RE: Language Tag Case Conflict (between RDF1.1 and BCP47) from Markus Lanthaler on 2014-01-21 (public-rdf-wg@w3.org from January 2014)

From: Markus Lanthaler <markus.lanthaler@gmx.net>
Date: Tue, 21 Jan 2014 10:00:44 +0100
To: <public-rdf-wg@w3.org>
Cc: "'Andy Seaborne'" <andy@apache.org>
Message-ID: <007d01cf1687$4592ac30$d0b80490$@lanthaler@gmx.net>

On Monday, January 20, 2014 11:08 PM, Andy Seaborne wrote:
> BCP47 has quite a lot to say about canonicalization including:
> 
> """
> 4.5. Canonicalization of Language Tags
> 
>     Since a particular language tag can be used by many processes,
>     language tags SHOULD always be created or generated in canonical
>     form.
> """
> 
> i.e. it is data creator responsibility.  An RDF parser is not creating
> or generating.

Did I say that? RDF Concepts does not talk about parsers or serializers it
just says

  A literal is a language-tagged string if the third element is
  present. Lexical representations of language tags MAY be converted
  to lower case. The value space of language tags is always in lower
  case.

That lowercasing of the *lexical* representation might happen anywhere, also
in tools that "create or generate" RDF.

> """
> All comparisons MUST be performed in a case-insensitive manner.
> """
> 
> We're not ignoring BCP47 - indeed by saying "The value space of language
> tags is always in lower case" we're following it about comparisons.

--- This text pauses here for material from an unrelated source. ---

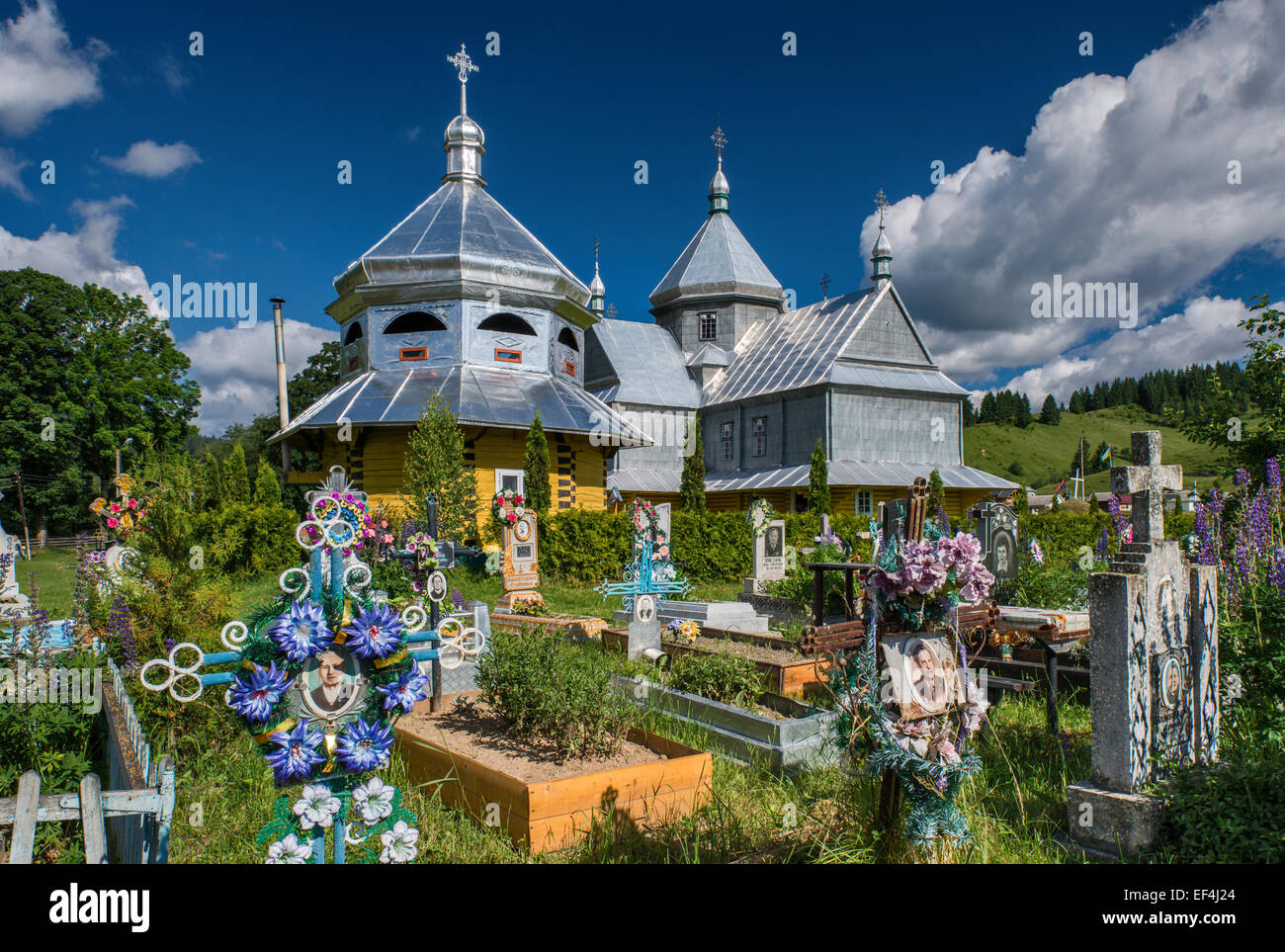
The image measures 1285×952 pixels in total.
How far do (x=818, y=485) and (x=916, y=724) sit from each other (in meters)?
19.7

Neither did I say that. I just said that the language tags are typically
formatted like so "en-US" and not like "en-us". All I proposed is to mention
somewhere, somehow that such transformations of the *lexical* representation
are allowed. I expect that a lot of people will ask themselves this
question.

Anyway, it's a tiny change and we don't seem to agree. So let's just leave
it out.

--
Markus Lanthaler
@markuslanthaler

Received on Tuesday, 21 January 2014 09:01:18 UTC